L’armée mexicaine abat un drone près du camp d’entraînement de la Coupe du monde en Corée du Sud

Les forces militaires mexicaines ont intercepté et abattu un drone qui volait près du camp d’entraînement de l’équipe nationale de football sud-coréenne avant son match de Coupe du monde contre le Mexique, a déclaré mercredi …

L'armée mexicaine abat un drone près du camp d'entraînement de la Coupe du monde en Corée du Sud

Les forces militaires mexicaines ont intercepté et abattu un drone qui volait près du camp d’entraînement de l’équipe nationale de football sud-coréenne avant son match de Coupe du monde contre le Mexique, a déclaré mercredi un responsable fédéral à l’Associated Press.

Les forces militaires ont utilisé du matériel spécialisé pour détecter un « drone non enregistré » à proximité du camp sud-coréen, les incitant à le « neutraliser », a indiqué l’agent fédéral mexicain.

Le responsable a parlé sous couvert d’anonymat car il n’était pas autorisé à discuter publiquement de l’incident.

Le Mexique, co-organisateur, a remporté jeudi son match d’ouverture du Groupe A de la Coupe du monde tandis que la Corée du Sud a battu la République tchèque plus tard dans la même journée. Il n’était pas clair si le drone tentait d’espionner l’équipe sud-coréenne avant le match de jeudi entre les équipes.

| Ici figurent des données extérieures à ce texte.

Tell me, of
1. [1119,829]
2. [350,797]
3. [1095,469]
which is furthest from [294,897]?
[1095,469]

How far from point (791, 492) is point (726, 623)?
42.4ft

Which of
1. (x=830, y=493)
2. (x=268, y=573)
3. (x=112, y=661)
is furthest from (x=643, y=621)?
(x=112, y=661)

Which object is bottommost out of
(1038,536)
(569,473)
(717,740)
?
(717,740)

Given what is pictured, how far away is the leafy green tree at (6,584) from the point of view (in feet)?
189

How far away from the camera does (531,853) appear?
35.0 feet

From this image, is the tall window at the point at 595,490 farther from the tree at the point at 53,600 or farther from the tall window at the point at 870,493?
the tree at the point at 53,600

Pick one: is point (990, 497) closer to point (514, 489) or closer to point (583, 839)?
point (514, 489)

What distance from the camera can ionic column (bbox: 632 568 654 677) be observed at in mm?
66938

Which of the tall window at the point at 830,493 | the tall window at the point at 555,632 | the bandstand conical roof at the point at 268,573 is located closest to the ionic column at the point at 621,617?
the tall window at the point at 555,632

L’entraîneur sud-coréen Hong Myung-bo a qualifié l’incident de « malheureux ».

« Hier (mardi), pendant notre entraînement, il y avait un drone dans le ciel dont nous avons été informés », a déclaré Hong par l’intermédiaire d’un traducteur. « Mais heureusement, c’était juste avant que nous pratiquions notre tactique, donc cela ne nous a pas affecté. Mais pendant que nous préparions le match, c’était le moment le plus important, donc ce qui s’est passé est malheureux. »

L’opération mexicaine faisait partie d’un plan de sécurité impliquant l’armée et les forces de police locales pour le tournoi de football, qui a débuté la semaine dernière à Mexico et est co-organisé par les États-Unis et le Canada jusqu’au 19 juillet.

Le responsable n’a pas précisé quand l’incident s’est produit ni si des arrestations ont eu lieu. Il a seulement indiqué que plusieurs drones avaient été neutralisés ces derniers jours après avoir tenté de pénétrer dans les zones de sécurité autour des stades de Mexico, Guadalajara et Monterrey – les trois villes hôtes du tournoi au Mexique – ainsi que dans les camps de base des équipes et les festivals de supporters.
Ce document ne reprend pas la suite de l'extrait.